Autofocus sur Romulus

Après Les Physiciens et La Visite de la vieille dame, Thomas Poulard poursuit son compagnonnage avec le sarcastique et débridé Friedrich Dürrenmatt. Mais ce Romulus le Grand n'a pas la tenue des précédentes pièces.


C'est l'histoire d'un empereur ronchon, qui n'aime rien tant que ne pas diriger. Quand la pièce commence, c'est le jour de rétribution des fonctionnaires et il « n'aime pas ça », d'ailleurs il n'y a plus de ministre des finances : « il est parti avec la caisse ». Les ressemblances avec des personnes ou des situations réelles ne sont bien sûr pas indépendantes de la volonté du metteur en scène de monter ce texte de Friedrich Dürrenmatt datant de 1948, dans lequel le dramaturge suisse, comme dans de nombreux écrits, fustige l'égoïsme des puissants et l'inanité de leurs actions – si ce n'est de leurs inactions – envers ceux qu'ils sont censés protégés.

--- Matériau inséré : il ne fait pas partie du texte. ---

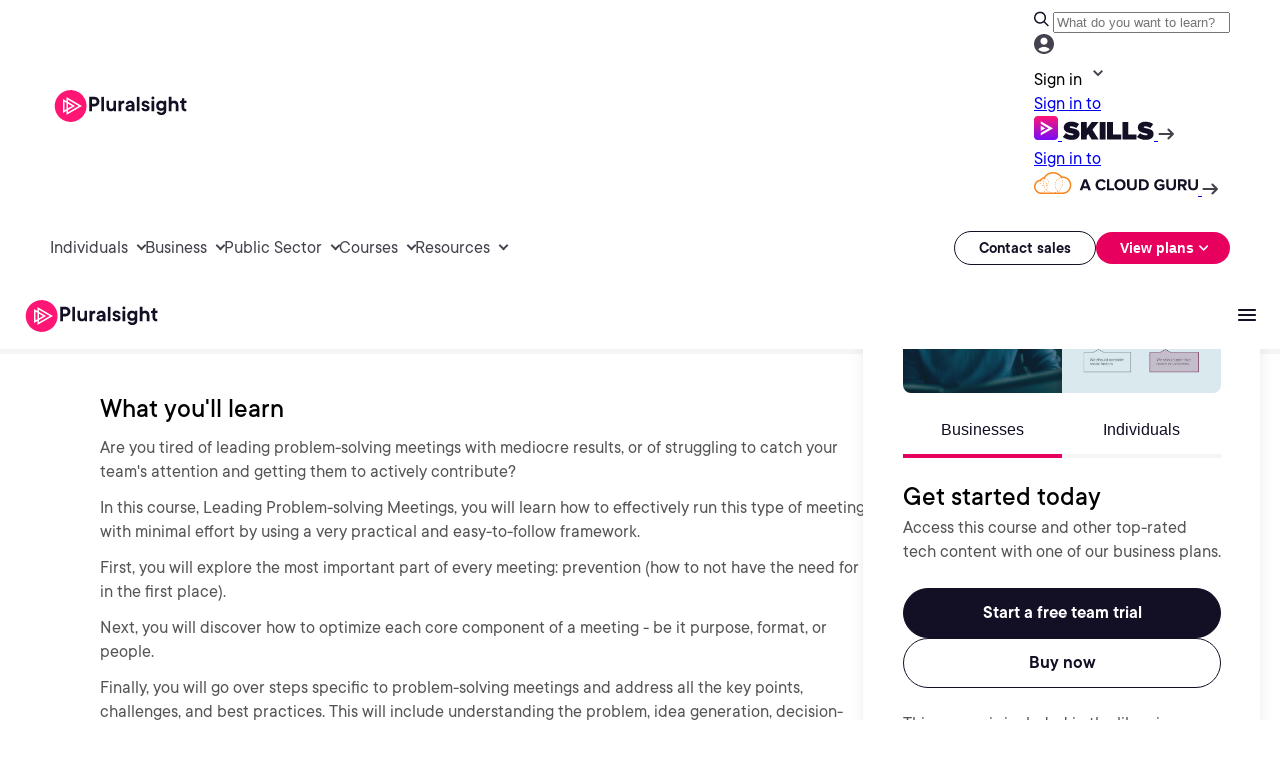

--- FILE ---
content_type: text/css;charset=utf-8
request_url: https://www.pluralsight.com/etc.clientlibs/ps/components/organisms/navigations/pluralsight-skills-header-v2/clientlibs.lc-6845fbc7b46cbef5472a42d558266ce3-lc.min.css
body_size: 88
content:
#skills-nav .courses .drawer-wrapper,#skills-nav .features .drawer-wrapper{padding:0}
#skills-nav .features .drawer-wrapper,#skills-nav .features-mobile .drawer-wrapper{max-width:842px}
#skills-nav .mobile-drawer{margin-left:24px;margin-right:24px}
#skills-nav .mobile-drawer .header-title{margin:14px 14px 0 0}
.main-header-dialog-modal{padding:50px;text-align:left;color:#fff;background-color:#1b1834;border:0;border-radius:16px;width:24rem;min-width:90%}
@media screen and (min-width:1090px){.main-header-dialog-modal{min-width:600px}
}
.main-header-dialog-modal::backdrop{background-color:rgba(0,0,0,0.5)}
.main-header-dialog-modal .main-header-modal-title{margin-top:0;font-family:"PS Commons Bold",Helvetica,Roboto,Arial,sans-serif;font-size:32px;line-height:40px;font-weight:700}
.main-header-dialog-modal button.dialog-close-button{position:absolute;right:15px;top:15px;cursor:pointer;appearance:none;outline:0;background:0;border:0;border-radius:8px}
.main-header-dialog-modal button.dialog-close-button>svg{position:relative;top:1px}
.main-header-dialog-modal button.dialog-close-button:focus{border:1px solid #e7005e}
.main-header-dialog-modal .cmp-marketo-wrapper{padding:0;text-align:left}
.main-header-dialog-modal .cmp-marketo-wrapper #customMarketo_1020{display:flex;flex-wrap:wrap;gap:10px;row-gap:15px;align-items:center}
.main-header-dialog-modal .cmp-marketo-wrapper #customMarketo_1020>.marketo-form-field{flex:1 0 48%;margin-bottom:0;line-height:1}
.main-header-dialog-modal .cmp-marketo-wrapper #customMarketo_1020>.marketo-form-field:has(input.mrkto_hidden){display:none}
.main-header-dialog-modal .cmp-marketo-wrapper #customMarketo_1020>.marketo-form-field:has(button.mrkto_submit){flex-basis:100%}
.main-header-dialog-modal .cmp-marketo-wrapper #customMarketo_1020>.marketo-form-field>input,.main-header-dialog-modal .cmp-marketo-wrapper #customMarketo_1020>.marketo-form-field select,.main-header-dialog-modal .cmp-marketo-wrapper #customMarketo_1020>.marketo-form-field textarea{outline:unset;border:1px solid transparent}
.main-header-dialog-modal .cmp-marketo-wrapper #customMarketo_1020>.marketo-form-field>input:hover,.main-header-dialog-modal .cmp-marketo-wrapper #customMarketo_1020>.marketo-form-field select:hover,.main-header-dialog-modal .cmp-marketo-wrapper #customMarketo_1020>.marketo-form-field textarea:hover{border:1px solid #404376}
.main-header-dialog-modal .cmp-marketo-wrapper #customMarketo_1020>.marketo-form-field>input:focus,.main-header-dialog-modal .cmp-marketo-wrapper #customMarketo_1020>.marketo-form-field select:focus,.main-header-dialog-modal .cmp-marketo-wrapper #customMarketo_1020>.marketo-form-field textarea:focus{border:1px solid #e7005e}
.main-header-dialog-modal .cmp-marketo-wrapper #customMarketo_1020>.marketo-form-field label{font-size:12px;line-height:20px;font-weight:600}
.main-header-dialog-modal .cmp-marketo-wrapper #customMarketo_1020>.marketo-form-field label .requiredAsterix{color:#ff5297}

En 476 après J.C., les Allemands (des « bochs ») s'apprêtent à envahir l'Italie mais Romulus préfère s'occuper de ses poules (baptisées du nom de précédents empereurs romains), prendre le temps de déjeuner correctement et refuse que sa fille épouse un richissime fabricant de pantalons, même si cela sauverait le pays de la banqueroute annoncée. La défaite est sa ligne de mire, dans laquelle il retrouvera son homologue germain embarqué malgré lui dans une conquête dont il se moque éperdument.

Petitesse et décadence

Ce grand péplum est rendu au travers de bootlegs de films d'époque en noir et blanc, bruités, dialogués en direct sur le plateau durant presque une heure. Thomas Poulard avait déjà emprunté au cinéma la notion de générique (La Visite de la vieille dame) ou même de vidéo (Les Physiciens) ; là, il utilise l'image de façon beaucoup plus poussée pour contourner la multiplicité de personnages. Mais ce montage manque d'une conduite qui aurait permis au délire de Dürrenmatt de prendre encore plus d'épaisseur.

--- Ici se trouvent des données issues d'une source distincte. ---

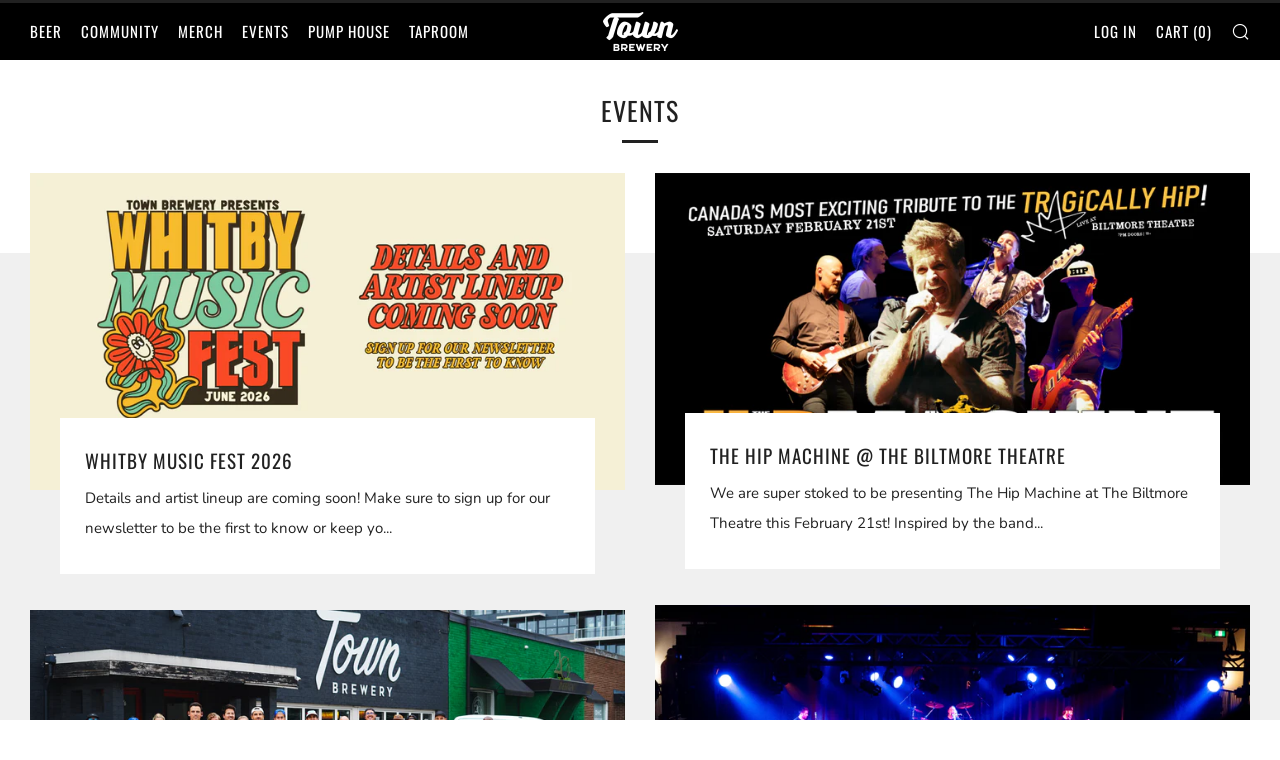

--- FILE ---
content_type: text/javascript
request_url: https://townbrewery.ca/cdn/shop/t/5/assets/custom.js?v=152733329445290166911599838246
body_size: -698
content:
//# sourceMappingURL=/cdn/shop/t/5/assets/custom.js.map?v=152733329445290166911599838246
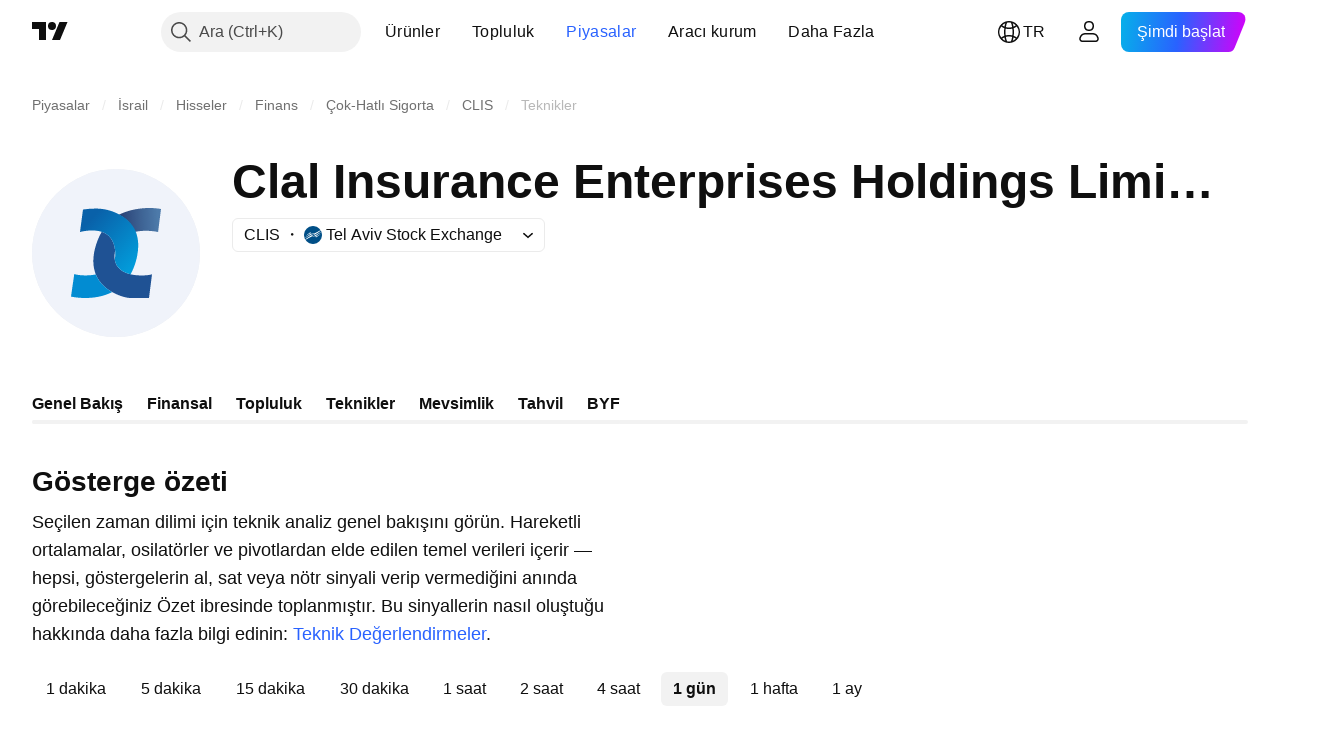

--- FILE ---
content_type: application/javascript; charset=utf-8
request_url: https://static.tradingview.com/static/bundles/tr.55512.7d1982e50af8fce44073.js
body_size: 1411
content:
(self.webpackChunktradingview=self.webpackChunktradingview||[]).push([[55512,83821,37117,44070],{523700:e=>{e.exports=["Dikkat"]},695879:e=>{e.exports={en:["N"]}},355777:e=>{e.exports=["A"]},992949:e=>{e.exports={en:["S"]}},38691:e=>{e.exports=["G"]},977995:e=>{e.exports=["A"]},307408:e=>{e.exports=["H"]},438048:e=>{e.exports=["sa"]},768430:e=>{e.exports=["dk"]},280903:e=>{e.exports=["Al"]},147094:e=>{e.exports=["Nötr"]},71780:e=>{e.exports=["Sat"]},632309:e=>{e.exports=["Güçlü Al"]},488234:e=>{e.exports=["Güçlü Sat"]},948826:e=>{e.exports=["Güçlü al"]},652042:e=>{e.exports=["Güçlü sat"]},961333:e=>{e.exports=["Boğa Ayı Gücü"]},893733:e=>{e.exports=["Emtia Kanal Endeksi(CCI) (20)"]},535808:e=>{e.exports={en:["Camarilla"]}},741050:e=>{e.exports=["Klasik"]},28923:e=>{e.exports=["İşlem detayı"]},500627:e=>{e.exports=["Ortalama Yönsel Endeks(ADX) (14)"]},510206:e=>{e.exports=["Müthiş Osilatör"]},218130:e=>{e.exports={en:["DM"]}},513079:e=>{e.exports=["Üstel Hareketli Ortalama ({number})"]},26578:e=>{e.exports={en:["Fibonacci"]}},259504:e=>{e.exports=["Sıkça Sorulan Sorular"]},582876:e=>{e.exports=["Hmm. Görünüşe göre bu sembol için teknik veriler mevcut değil"]},831572:e=>{e.exports=["Hull Hareketli Ortalama (9)"]},136351:e=>{e.exports=["Gösterge özeti"]},286153:e=>{e.exports=["Ichimoku Ana Hattı (9, 26, 52, 26)"]},749128:e=>{e.exports=["Osilatörler"]},869945:e=>{e.exports=["Osilatörler Değerlendirmesi"]},526469:e=>{e.exports=["MACD Seviyesi (12,26)"]},72543:e=>{e.exports=["Hareketli Ortalamalar"]},510759:e=>{e.exports=["Hareketli Ortalamalar Değerlendirmesi"]},468222:e=>{e.exports={en:["Momentum (10)"]}},437117:e=>{e.exports=["Daha Fazla"]},399709:e=>{e.exports=["Adı"]},724936:e=>{e.exports=["Tanımı göster"]},141337:e=>{e.exports=["Basit Hareketli Ortalama({number})"]},855483:e=>{e.exports=["Stokastik %K (14, 3, 3)"]},209288:e=>{e.exports=["Stokastik RSI Hızlı (3, 3, 14, 14)"]},821778:e=>{e.exports=["Özet"]},938778:e=>{e.exports={en:["Pivot"]}},197758:e=>{e.exports={en:["Pivot Camarilla P"]}},962748:e=>{e.exports={en:["Pivot Camarilla R1"]}},518732:e=>{e.exports={en:["Pivot Camarilla R2"]}},879438:e=>{e.exports={en:["Pivot Camarilla R3"]}},28429:e=>{e.exports={en:["Pivot Camarilla S1"]}},128938:e=>{e.exports={en:["Pivot Camarilla S2"]}},142703:e=>{e.exports={en:["Pivot Camarilla S3"]}},654807:e=>{e.exports=["Pivot Klasik P"]},232015:e=>{e.exports=["Pivot Klasik R1"]},974467:e=>{e.exports=["Pivot Klasik R2"]},903801:e=>{e.exports=["Pivot Klasik R3"]},223647:e=>{e.exports=["Pivot Klasik S1"]},403135:e=>{e.exports=["Pivot Klasik S2"]},540685:e=>{e.exports=["Pivot Klasik S3"]},695847:e=>{e.exports={en:["Pivot DM P"]}},742575:e=>{e.exports={en:["Pivot DM R1"]}},46685:e=>{e.exports={en:["Pivot DM S1"]}},628462:e=>{e.exports={en:["Pivot Fibonacci P"]}},992200:e=>{e.exports={en:["Pivot Fibonacci R1"]}},530871:e=>{e.exports={en:["Pivot Fibonacci R2"]}},693496:e=>{e.exports={en:["Pivot Fibonacci R3"]}},990180:e=>{e.exports={en:["Pivot Fibonacci S1"]}},79698:e=>{e.exports={en:["Pivot Fibonacci S2"]}},4937:e=>{e.exports={
en:["Pivot Fibonacci S3"]}},357527:e=>{e.exports={en:["Pivot Woodie P"]}},192732:e=>{e.exports={en:["Pivot Woodie R1"]}},574023:e=>{e.exports={en:["Pivot Woodie R2"]}},212993:e=>{e.exports={en:["Pivot Woodie R3"]}},536510:e=>{e.exports={en:["Pivot Woodie S1"]}},203566:e=>{e.exports={en:["Pivot Woodie S2"]}},891660:e=>{e.exports={en:["Pivot Woodie S3"]}},289735:e=>{e.exports=["Pivotlar"]},787364:e=>{e.exports=["{link}Kullanım Koşulları{/link} bölümünde daha fazlasını okuyun."]},444554:e=>{e.exports=["Göreceli Güç Endeksi(RSI) (14)"]},693539:e=>{e.exports={en:["Woodie"]}},31110:e=>{e.exports=["Williams Yüzde Aralığı (14)"]},584185:e=>{e.exports=["Teknik Değerlendirmeler"]},489415:e=>{e.exports=["Teknik Derecelendirme"]},154820:e=>{e.exports=["Bu bilgi, kişisel olarak ne yapmanız gerektiğine dair bir tavsiye değildir, bu yüzden lütfen verileri yatırım tavsiyesi olarak almayın. Herhangi bir işlemde olduğu gibi, her zaman önce bakın, sonra atlayın."]},297506:e=>{e.exports=["Nihai Osilatör(UO) (7, 14, 28)"]},991039:e=>{e.exports=["Hacim Ağırlıklı Hareketli Ortalama (20)"]},351514:e=>{e.exports=["Değer"]},839501:e=>{e.exports=["{number} gün","{number} gün"]},844646:e=>{e.exports=["{number} saat","{number} saat"]},277186:e=>{e.exports=["{number} ay","{number} ay"]},532547:e=>{e.exports=["{number} dakika","{number} dakika"]},866138:e=>{e.exports=["{number} hafta","{number} hafta"]}}]);

--- FILE ---
content_type: image/svg+xml
request_url: https://s3-symbol-logo.tradingview.com/clal-insurance--big.svg
body_size: 545
content:
<!-- by TradingView --><svg width="56" height="56" fill="none" xmlns="http://www.w3.org/2000/svg"><path fill="#F0F3FA" d="M0 0h56v56H0z"/><path d="M40 35.1 39 43h-6c-1.858 0-4.23-.844-6.268-1.977-1.993-1.108-4.266-2.943-5.458-5.872-1.1-2.702-1.281-6.334.523-11.184a17.593 17.593 0 0 1 1.451-3.017c2.152.712 4.064 2.451 4.467 6.268-.23 1.088-.269 2.04-.154 2.872.403 2.98 2.76 4.408 5.294 5.01 2.756.657 6.25.354 7.145 0Z" fill="#1F5294"/><path d="M43 13.34 42.03 21s-3.874-.89-7.683-.028c-1.113-2.658-3.093-4.5-5.347-5.754 3.482-1.724 7.25-2.204 10-2.218 2.383-.012 4 .34 4 .34Z" fill="url(#a)"/><path d="M34.878 29.784c-.488 2.073-1.18 3.829-2.023 5.316-2.534-.602-4.891-2.03-5.294-5.01.206-.832.269-1.784.154-2.872-.403-3.817-2.315-5.556-4.467-6.268C19.997 19.875 16 21 16 21l1-7.5c4-.5 7.757-.7 12.348 1.794 2.169 1.177 4.074 2.904 5.145 5.398 1 2.314 1.279 5.288.385 9.092Z" fill="url(#b)"/><path d="M26.732 41.023C20.392 44.285 13 42.527 13 42.527l1.09-7.526c.871.357 4.088.77 7.184.15 1.192 2.929 3.465 4.764 5.458 5.872Z" fill="#028CD2"/><defs><linearGradient id="a" x1="30" y1="17.5" x2="42" y2="17" gradientUnits="userSpaceOnUse"><stop stop-color="#2B4478"/><stop offset="1" stop-color="#386B9F" stop-opacity=".89"/></linearGradient><linearGradient id="b" x1="17.5" y1="19" x2="32.5" y2="33" gradientUnits="userSpaceOnUse"><stop stop-color="#0961A9"/><stop offset="1" stop-color="#029AD9"/></linearGradient></defs></svg>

Pas besoin de convoquer Donald Trump, de pousser la chansonnette avec Lara Fabian ou Luis Mariano, voire avec la Reine de neiges libéré, délivré », en entame de 2e partie), d'inviter Roger Giquel (« Rome a peur ») ou l'écrivain lui-même en archives, voire d'évoquer le metteur en scène, pour rendre compte de l'étrangeté de ce Romulus.

Un strict mix de films aurait eu certainement plus de force. Judicieusement, Thomas Poulard opère un retour au théâtre stricto-sensu pour le dernier acte emmené par un Stéphane Castang parfait dans le rôle de l'homme las. Le spectacle trouve un rythme plus conforme au récit et porte de façon plus convaincante le nihilisme de cette pièce, foutraque mais loin d'être imbécile.